Mlliyet Milliyet Blog Milliyet Blog
 
Facebook Connect
Blog Kategorileri
 

11 Temmuz '08

 
Kategori
Sosyoloji
 

Neler düşündürdünüz hocam!

Neler düşündürdünüz hocam!
 

Kahvehanelerimiz


Hocam Mehmet Tekol, Mevlana beyitleri üzerine yazdığı yazıda düşünmeye sevkediyordu insanları… Beyit için yaptığı araştırmasını Yüzüncü Ad isimli kitabın peşinden koşan Baldassare Embriaco’nun yolculuğuna benzettim. Daha önce okumaya çalışmıştım mesneviyi… Hocamın okuduğu gibi beyit beyit hem de incelemesine değil de günümüz Türkçe’si ile ve hikayeleştirilmiş haldeki Mesnevi’yi…

Gücüm yetmemiştir zaten beyit halindeki mesneviye açıkçası…

Nereden esmişti de okumaya başlamıştım.

Yazar Orhan Pamuk Kara kitap adlı eserinde Mevlana’nın hayatından kesitler verirken ince ayrıntılara girip okuyucuyu incelemeye sevkettiğinde okumaya çalışmıştım. Mevlana Celaleddin ile Şems-i Tebrizi arasındaki ilişkinin farklı yönlerine girmeye çalışıyordu romanın kahramanı Celal Salik…

Mesnevi’nin hikayeleştirilmiş özetinden ilk çıkardığım insanların hikayelerinden, hayvanların sözlerinden, karakterlerinden insanlara ders vermeye çalışan bir yapıt olduğu idi. La Fontaine eserlerindeki gibi yani… Dünyaya La Fontaine tanıtılmış ama biz Mevlana’yı bu yönü ile tanıtamamışız. 18 yaşını geçtiğimden okuma hakkına sahibim ama hikayeleştirilmiş haldeki mesnevide bu kırmızı noktalara rastlamamıştım. Türk kelimesi üzerine güzel bir inceleme yapmış Hocam… Ben ona da rastlamadım. Ancak başka kitaplarda anlatılan olaylarda, Osmanlı döneminde Türklerden hep etrak-ı bi-idrak yani idraksiz Türkler (Çetin Yetkin; İktidara karşı Türk direniş ve devrimleri, sayfa numarasını veremeyeceğim. Çünkü sil baştan okumam gerekir) olarak bahsedilmekte olduğunu okumuştum.

- - -

◆ **Görev Listesi**:
A: Metinde "Kahvehanelerimiz" ile başlayıp "de okumaya başlamıştım." ile biten bölümü hiç değiştirmeden tekrarlayın.
B: Metne göre yazar, Orhan Pamuk'un hangi eserini okurken Mesnevi'yi okumaya çalışmıştır?
Sonraki listenin bu işle hiçbir ilgisi yoktur.

◆ **Kayıtlı Liste**:
- - -

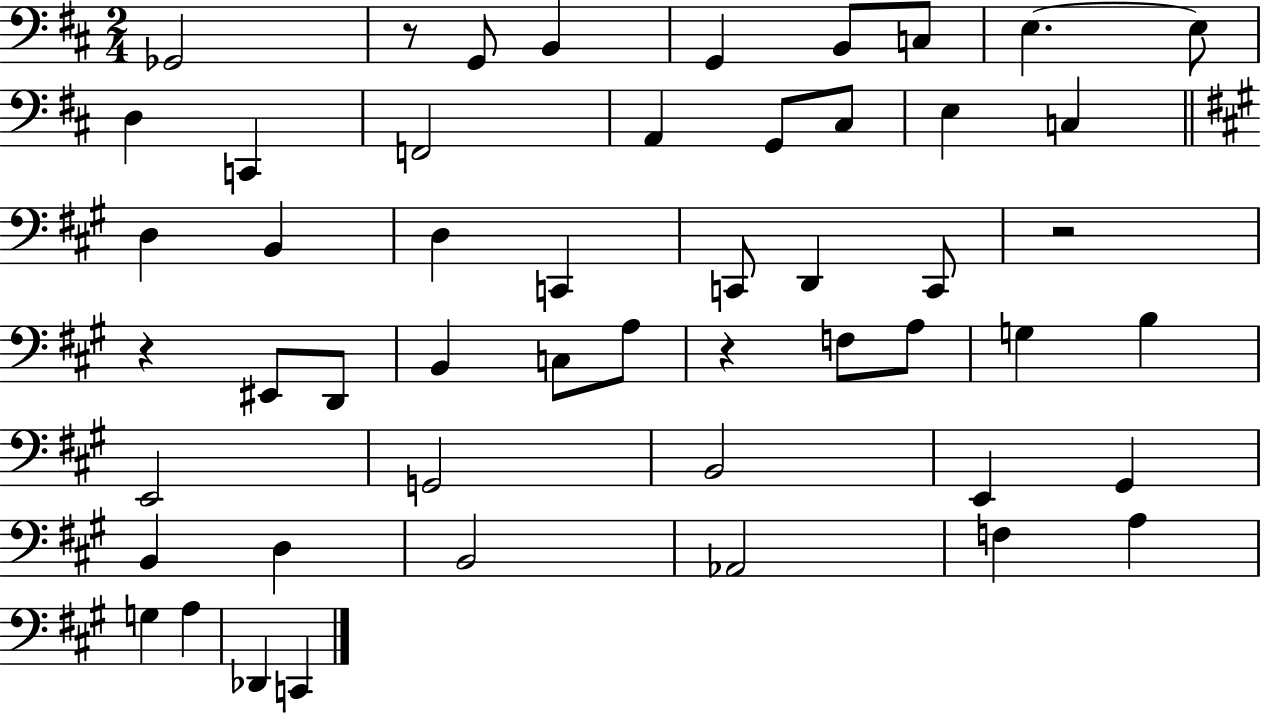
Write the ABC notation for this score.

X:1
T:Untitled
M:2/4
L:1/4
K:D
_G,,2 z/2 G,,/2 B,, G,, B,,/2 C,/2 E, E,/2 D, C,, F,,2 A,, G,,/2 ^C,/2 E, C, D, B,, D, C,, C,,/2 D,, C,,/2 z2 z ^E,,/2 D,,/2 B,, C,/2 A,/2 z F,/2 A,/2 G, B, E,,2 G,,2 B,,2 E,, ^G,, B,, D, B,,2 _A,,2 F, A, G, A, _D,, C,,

- - -

◆ **Çıktılar**:
A:
Kahvehanelerimiz


Hocam Mehmet Tekol, Mevlana beyitleri üzerine yazdığı yazıda düşünmeye sevkediyordu insanları… Beyit için yaptığı araştırmasını Yüzüncü Ad isimli kitabın peşinden koşan Baldassare Embriaco’nun yolculuğuna benzettim. Daha önce okumaya çalışmıştım mesneviyi… Hocamın okuduğu gibi beyit beyit hem de incelemesine değil de günümüz Türkçe’si ile ve hikayeleştirilmiş haldeki Mesnevi’yi…

Gücüm yetmemiştir zaten beyit halindeki mesneviye açıkçası…

Nereden esmişti de okumaya başlamıştım.

B: Kara kitap